Il convient de nuancer une telle affirmation. Effectivement, l'intérêt de Naruto, l'oeuvre, ne repose certainement pas dans son "héros" ni dans son univers, ainsi que nous l'avons vu. Et il est indéniable que certains personnages "secondaires", qui du point de vue du scénario occupent un rôle central, bénéficient d'un traitement nettement supérieur à celui de Naruto que ce soit dans leur historique et/ou leur psychologie.
Mais il ne faut pas généraliser. S'ils existent bel et bien, ces personnages travaillés ne constituent pas la règle, ni même une majorité. En réalité, dans la plupart des cas, nous nous trouvons devant une illusion de profondeur.
A l'exception des véritables figurants, tous les personnages ont un nom, et un vernis de personnalisation. Ce qui donnent cette impression d'un annuaire complet et diversifié. Mais comme nous l'avons dit, il ne s'agit là que d'un vernis. Aucune profondeur, aucun réel travail... ce qui est normal, car ce sont pour la plupart des seconds rôles. Le résultat ? Donner cette illusion de "peuplement" de l'univers. Nous avons donc affaire à une mesure mi-méritoire, mi-esbroufe : s'il est louable de faire l'effort d'appeler autrement que par un numéro de série les seconds rôles, en revanche, il est nettement moins admirable de s'en servir comme trompe-l'oeil, laissant croire à une réelle diversité des personnages.
********
§ **Consignes**:
A. D'après le texte sur les personnages de Naruto, quels personnages sont les seuls à ne pas avoir de nom ?
B. Reproduisez à l'identique le passage du texte sur les personnages de Naruto qui commence aux mots « Mais il ne faut » et s'arrête après les mots « illusion de profondeur. ».
Le listing qui suit n'est d'aucune utilité pour ce travail.

§ **Données extraites**:
********
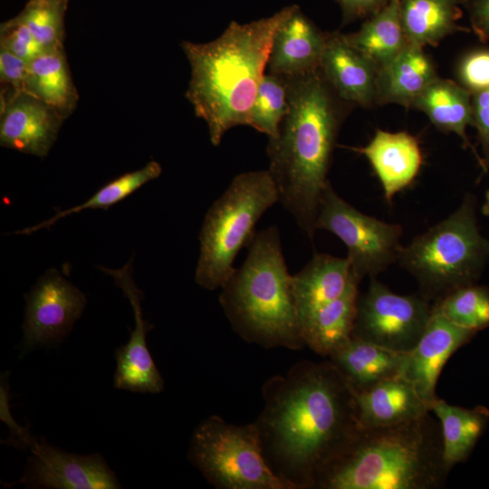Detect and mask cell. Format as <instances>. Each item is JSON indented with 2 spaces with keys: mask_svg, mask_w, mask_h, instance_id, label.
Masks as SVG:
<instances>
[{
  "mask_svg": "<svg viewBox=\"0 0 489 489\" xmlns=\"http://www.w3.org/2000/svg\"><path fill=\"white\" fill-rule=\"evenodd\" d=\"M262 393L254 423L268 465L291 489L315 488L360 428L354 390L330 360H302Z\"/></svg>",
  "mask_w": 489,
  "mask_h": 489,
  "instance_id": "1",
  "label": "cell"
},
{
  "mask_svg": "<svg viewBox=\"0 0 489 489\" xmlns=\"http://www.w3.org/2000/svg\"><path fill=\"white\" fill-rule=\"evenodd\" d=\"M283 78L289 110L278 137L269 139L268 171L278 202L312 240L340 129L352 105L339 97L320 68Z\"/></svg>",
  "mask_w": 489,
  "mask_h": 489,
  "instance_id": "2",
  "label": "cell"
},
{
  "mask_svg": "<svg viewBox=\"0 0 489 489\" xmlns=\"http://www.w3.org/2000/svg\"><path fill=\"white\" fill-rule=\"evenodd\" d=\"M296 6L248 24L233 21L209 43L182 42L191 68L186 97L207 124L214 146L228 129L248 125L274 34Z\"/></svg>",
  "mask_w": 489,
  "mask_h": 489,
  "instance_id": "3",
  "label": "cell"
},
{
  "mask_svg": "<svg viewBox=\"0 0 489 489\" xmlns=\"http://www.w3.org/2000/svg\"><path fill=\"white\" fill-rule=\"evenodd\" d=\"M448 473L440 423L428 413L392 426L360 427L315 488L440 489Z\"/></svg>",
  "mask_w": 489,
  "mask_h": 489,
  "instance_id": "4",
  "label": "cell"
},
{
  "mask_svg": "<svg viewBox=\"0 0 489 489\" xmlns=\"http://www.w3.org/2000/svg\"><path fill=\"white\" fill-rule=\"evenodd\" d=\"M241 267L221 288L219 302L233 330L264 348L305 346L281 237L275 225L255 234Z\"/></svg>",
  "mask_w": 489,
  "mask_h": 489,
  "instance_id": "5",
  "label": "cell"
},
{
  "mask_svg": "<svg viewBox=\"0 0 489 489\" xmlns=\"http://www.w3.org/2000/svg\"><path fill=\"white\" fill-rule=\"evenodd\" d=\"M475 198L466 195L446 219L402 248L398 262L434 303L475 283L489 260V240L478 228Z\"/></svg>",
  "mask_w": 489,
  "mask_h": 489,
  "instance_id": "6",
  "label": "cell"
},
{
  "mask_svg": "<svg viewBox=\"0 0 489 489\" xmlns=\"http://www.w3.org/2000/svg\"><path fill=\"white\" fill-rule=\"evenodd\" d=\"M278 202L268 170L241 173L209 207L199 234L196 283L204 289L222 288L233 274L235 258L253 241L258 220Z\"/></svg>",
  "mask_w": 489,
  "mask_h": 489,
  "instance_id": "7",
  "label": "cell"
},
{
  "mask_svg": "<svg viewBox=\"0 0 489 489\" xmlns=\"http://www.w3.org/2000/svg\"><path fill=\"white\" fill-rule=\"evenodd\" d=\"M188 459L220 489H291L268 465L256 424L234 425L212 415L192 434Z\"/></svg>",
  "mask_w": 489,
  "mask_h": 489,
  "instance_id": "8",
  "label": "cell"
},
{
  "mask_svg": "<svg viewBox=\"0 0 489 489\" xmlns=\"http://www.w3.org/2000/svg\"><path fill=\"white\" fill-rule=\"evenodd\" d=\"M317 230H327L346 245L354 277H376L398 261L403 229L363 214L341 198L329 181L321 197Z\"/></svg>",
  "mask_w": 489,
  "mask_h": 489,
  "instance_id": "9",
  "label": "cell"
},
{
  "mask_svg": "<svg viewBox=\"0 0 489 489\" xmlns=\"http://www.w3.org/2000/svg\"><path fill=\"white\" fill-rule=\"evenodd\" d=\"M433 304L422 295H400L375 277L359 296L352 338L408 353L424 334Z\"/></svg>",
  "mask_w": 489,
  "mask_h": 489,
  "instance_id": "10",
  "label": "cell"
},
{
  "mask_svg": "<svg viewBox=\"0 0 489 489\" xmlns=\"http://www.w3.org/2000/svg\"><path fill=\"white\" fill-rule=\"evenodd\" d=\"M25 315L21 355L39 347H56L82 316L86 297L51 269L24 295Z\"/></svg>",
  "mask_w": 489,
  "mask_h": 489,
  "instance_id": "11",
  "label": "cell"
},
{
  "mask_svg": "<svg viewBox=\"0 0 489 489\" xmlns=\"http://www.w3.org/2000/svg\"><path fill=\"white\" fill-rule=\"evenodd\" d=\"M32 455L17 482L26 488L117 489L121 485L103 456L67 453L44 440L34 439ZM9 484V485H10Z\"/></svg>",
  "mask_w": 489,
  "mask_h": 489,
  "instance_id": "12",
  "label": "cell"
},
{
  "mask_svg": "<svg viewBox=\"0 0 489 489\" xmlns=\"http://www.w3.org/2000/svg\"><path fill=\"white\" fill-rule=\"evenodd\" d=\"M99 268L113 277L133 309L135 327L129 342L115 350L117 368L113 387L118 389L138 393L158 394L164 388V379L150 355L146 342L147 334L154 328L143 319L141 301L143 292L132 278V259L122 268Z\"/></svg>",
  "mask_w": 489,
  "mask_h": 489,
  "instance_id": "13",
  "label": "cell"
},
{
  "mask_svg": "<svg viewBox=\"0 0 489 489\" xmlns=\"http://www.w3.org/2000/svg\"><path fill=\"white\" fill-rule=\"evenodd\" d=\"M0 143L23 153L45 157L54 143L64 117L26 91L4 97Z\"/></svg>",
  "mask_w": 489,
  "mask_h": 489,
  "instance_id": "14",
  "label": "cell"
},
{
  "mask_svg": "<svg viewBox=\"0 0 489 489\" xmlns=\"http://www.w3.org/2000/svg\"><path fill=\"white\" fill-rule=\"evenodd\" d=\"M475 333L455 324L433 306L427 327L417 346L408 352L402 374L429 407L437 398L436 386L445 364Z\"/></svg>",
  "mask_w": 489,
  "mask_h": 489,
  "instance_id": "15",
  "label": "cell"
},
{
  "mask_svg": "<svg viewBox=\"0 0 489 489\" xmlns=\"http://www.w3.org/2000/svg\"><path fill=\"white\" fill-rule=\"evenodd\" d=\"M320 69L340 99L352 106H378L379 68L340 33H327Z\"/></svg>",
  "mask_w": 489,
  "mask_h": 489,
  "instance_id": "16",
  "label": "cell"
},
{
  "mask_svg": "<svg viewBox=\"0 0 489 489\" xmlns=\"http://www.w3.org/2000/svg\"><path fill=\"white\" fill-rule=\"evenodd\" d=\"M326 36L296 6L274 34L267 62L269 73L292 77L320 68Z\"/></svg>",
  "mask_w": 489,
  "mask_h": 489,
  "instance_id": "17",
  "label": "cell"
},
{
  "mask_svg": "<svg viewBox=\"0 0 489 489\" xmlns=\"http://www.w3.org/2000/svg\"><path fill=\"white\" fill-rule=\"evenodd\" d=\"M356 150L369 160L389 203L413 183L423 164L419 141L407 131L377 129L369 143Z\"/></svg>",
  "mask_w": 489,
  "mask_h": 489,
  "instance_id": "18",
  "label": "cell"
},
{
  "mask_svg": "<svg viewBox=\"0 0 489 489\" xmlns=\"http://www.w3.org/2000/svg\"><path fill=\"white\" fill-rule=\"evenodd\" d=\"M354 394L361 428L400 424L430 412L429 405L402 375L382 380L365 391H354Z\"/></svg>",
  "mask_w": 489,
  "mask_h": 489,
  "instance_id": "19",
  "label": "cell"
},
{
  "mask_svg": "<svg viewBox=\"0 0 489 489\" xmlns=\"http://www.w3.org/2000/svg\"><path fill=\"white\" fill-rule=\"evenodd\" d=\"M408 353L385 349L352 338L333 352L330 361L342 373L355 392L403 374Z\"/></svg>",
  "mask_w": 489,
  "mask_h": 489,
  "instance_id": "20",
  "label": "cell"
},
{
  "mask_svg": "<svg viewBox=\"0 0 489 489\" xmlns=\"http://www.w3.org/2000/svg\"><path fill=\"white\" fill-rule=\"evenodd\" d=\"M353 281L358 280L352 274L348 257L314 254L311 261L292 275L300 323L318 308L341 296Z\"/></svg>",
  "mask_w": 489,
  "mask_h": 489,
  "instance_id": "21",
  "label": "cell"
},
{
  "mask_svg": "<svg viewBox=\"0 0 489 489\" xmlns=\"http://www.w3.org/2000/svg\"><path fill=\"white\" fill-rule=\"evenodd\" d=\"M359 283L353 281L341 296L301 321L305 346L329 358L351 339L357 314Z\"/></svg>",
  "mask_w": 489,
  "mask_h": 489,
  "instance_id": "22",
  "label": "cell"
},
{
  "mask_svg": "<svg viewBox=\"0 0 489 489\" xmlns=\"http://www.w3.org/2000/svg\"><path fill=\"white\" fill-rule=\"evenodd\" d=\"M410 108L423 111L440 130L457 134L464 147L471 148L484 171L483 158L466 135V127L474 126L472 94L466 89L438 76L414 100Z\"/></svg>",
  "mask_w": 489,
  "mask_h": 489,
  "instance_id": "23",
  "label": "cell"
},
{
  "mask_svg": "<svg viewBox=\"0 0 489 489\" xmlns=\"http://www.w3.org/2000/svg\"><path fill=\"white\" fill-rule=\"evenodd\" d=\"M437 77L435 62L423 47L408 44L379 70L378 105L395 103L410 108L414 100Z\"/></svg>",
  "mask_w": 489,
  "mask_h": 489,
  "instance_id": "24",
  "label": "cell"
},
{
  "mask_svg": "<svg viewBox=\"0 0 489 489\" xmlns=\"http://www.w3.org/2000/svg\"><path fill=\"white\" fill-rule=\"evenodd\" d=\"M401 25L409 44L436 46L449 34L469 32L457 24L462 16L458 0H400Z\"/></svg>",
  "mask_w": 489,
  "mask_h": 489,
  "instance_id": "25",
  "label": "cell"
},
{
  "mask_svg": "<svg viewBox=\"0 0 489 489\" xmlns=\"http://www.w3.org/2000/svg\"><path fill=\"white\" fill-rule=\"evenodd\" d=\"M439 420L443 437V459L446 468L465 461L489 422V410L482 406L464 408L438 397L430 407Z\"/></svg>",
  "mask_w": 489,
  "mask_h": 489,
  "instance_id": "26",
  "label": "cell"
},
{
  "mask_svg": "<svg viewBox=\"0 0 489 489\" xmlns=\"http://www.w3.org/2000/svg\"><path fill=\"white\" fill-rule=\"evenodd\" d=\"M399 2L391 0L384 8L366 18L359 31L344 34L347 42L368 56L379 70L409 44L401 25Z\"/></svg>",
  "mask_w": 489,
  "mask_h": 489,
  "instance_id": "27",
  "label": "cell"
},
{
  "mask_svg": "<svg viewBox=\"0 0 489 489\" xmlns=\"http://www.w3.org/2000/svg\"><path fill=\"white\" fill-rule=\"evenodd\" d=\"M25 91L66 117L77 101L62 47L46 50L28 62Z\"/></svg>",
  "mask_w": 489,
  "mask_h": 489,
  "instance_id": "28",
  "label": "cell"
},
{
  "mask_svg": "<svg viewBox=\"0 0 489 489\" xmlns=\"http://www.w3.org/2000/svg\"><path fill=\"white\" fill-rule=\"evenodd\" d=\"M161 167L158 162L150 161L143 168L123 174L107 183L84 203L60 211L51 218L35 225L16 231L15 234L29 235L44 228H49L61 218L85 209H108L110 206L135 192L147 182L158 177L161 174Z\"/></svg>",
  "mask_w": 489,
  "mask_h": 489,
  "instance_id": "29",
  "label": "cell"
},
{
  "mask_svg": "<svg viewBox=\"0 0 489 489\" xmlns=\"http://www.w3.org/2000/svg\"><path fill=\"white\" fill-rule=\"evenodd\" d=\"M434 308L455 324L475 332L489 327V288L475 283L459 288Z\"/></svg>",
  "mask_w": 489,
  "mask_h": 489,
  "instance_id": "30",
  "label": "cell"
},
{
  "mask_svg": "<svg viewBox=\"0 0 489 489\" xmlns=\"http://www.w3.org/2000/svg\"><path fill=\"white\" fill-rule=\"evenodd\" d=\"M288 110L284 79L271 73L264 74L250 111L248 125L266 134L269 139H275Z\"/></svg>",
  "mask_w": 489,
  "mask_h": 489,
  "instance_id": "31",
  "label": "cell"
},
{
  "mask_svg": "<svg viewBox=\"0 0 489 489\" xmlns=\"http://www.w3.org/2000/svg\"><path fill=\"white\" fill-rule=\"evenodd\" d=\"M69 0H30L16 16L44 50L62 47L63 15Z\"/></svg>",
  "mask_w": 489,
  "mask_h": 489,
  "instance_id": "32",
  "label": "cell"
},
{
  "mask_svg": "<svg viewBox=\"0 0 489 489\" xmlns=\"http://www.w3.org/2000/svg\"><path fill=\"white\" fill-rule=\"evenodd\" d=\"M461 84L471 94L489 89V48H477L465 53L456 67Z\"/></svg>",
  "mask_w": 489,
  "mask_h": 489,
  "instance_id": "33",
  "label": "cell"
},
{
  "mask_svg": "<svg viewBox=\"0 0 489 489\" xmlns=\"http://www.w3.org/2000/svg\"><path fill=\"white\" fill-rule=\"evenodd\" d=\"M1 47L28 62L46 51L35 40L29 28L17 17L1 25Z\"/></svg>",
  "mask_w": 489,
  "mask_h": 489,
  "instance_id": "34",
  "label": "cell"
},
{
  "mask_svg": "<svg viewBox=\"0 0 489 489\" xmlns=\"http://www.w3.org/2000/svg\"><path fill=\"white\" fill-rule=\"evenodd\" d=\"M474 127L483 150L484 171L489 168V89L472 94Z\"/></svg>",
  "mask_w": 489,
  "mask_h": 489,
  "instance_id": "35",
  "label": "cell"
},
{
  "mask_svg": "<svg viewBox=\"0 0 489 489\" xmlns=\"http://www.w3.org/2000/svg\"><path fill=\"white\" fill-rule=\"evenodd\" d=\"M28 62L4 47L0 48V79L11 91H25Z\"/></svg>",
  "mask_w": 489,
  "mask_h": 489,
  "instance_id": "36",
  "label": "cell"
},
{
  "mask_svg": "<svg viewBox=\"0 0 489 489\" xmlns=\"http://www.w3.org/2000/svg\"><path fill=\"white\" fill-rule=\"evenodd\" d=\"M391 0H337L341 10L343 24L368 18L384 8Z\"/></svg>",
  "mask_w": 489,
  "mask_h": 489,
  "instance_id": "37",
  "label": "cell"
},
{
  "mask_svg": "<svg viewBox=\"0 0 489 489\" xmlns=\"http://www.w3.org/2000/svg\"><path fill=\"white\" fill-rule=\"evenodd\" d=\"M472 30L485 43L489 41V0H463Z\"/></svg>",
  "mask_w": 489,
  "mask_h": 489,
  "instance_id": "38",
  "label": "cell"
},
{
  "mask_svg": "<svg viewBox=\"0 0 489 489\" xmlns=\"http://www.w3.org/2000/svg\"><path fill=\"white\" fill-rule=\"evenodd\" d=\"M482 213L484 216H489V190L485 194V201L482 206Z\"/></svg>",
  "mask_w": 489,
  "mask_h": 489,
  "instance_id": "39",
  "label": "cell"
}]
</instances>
********
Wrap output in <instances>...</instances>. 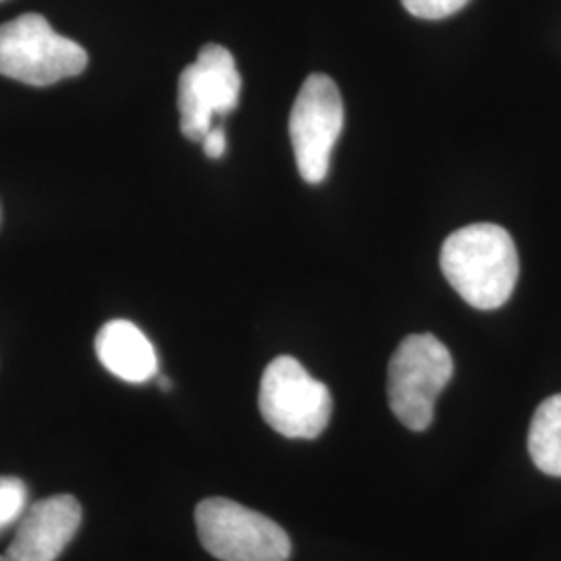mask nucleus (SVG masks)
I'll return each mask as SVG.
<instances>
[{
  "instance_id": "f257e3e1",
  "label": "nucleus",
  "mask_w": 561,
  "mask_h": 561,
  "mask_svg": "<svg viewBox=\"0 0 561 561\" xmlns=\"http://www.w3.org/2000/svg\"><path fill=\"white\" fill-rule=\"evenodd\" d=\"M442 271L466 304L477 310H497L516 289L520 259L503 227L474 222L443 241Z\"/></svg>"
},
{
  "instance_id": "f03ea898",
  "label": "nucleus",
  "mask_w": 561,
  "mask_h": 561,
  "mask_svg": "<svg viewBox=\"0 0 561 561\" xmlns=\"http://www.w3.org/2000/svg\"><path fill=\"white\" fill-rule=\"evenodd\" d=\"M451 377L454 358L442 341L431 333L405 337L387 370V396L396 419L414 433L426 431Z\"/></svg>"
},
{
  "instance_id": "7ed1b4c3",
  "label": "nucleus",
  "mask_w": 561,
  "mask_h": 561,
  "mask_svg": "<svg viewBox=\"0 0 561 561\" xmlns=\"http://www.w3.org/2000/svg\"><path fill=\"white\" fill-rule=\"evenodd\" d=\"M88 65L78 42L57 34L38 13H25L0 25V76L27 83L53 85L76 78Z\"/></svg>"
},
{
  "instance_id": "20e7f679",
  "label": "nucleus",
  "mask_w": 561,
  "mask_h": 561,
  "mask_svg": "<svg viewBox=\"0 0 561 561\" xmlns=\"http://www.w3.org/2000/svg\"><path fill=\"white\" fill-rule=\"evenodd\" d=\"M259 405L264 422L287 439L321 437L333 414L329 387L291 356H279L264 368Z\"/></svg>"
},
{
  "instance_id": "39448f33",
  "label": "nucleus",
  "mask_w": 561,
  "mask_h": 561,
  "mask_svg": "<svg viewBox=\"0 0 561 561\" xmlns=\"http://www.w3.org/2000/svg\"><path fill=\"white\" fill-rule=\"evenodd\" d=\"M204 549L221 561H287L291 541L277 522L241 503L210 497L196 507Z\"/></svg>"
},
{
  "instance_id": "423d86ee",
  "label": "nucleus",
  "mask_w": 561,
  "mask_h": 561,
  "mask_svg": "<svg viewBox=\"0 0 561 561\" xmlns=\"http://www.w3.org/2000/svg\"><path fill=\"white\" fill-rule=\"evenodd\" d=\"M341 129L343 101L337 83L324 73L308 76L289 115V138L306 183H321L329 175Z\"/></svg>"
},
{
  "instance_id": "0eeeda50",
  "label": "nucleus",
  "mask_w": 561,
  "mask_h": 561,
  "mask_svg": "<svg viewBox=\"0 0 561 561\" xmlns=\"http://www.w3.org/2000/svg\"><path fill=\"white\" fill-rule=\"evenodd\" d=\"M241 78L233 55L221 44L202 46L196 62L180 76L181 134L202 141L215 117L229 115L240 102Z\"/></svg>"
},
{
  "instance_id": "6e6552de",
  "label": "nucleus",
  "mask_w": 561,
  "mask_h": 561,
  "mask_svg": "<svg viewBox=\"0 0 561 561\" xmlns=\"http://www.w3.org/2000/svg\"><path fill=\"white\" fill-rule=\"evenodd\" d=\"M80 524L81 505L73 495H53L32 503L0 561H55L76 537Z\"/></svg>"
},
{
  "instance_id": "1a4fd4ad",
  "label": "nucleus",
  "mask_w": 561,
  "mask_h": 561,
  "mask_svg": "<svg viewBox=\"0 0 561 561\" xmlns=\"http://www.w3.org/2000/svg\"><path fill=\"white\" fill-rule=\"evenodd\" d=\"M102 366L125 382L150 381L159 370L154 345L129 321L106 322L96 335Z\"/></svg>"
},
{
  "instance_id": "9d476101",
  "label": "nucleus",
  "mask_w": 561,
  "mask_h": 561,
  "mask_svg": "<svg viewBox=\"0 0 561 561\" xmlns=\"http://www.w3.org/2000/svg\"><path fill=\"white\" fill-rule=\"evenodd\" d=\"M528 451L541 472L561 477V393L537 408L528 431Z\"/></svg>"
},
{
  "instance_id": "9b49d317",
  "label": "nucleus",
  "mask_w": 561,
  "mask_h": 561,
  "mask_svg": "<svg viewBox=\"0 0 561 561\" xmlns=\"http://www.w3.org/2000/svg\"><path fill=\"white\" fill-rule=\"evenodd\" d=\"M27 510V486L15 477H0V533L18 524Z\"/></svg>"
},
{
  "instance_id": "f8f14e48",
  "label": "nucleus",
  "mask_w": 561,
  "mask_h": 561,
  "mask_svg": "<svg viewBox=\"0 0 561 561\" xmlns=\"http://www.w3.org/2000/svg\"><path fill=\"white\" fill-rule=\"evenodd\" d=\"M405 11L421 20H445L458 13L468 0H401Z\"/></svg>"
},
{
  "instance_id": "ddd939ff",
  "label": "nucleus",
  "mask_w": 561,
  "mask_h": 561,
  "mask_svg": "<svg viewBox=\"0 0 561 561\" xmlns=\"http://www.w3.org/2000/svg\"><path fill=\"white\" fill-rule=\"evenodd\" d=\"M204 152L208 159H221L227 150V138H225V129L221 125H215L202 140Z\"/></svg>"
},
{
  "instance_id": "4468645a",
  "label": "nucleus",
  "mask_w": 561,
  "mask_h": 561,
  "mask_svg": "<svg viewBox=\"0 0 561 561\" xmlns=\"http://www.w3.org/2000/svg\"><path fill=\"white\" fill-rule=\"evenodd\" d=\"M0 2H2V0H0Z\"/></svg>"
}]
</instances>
********
§ **Corrigés détaillés**:
A. Les véritables figurants.

B.
Mais il ne faut pas généraliser. S'ils existent bel et bien, ces personnages travaillés ne constituent pas la règle, ni même une majorité. En réalité, dans la plupart des cas, nous nous trouvons devant une illusion de profondeur.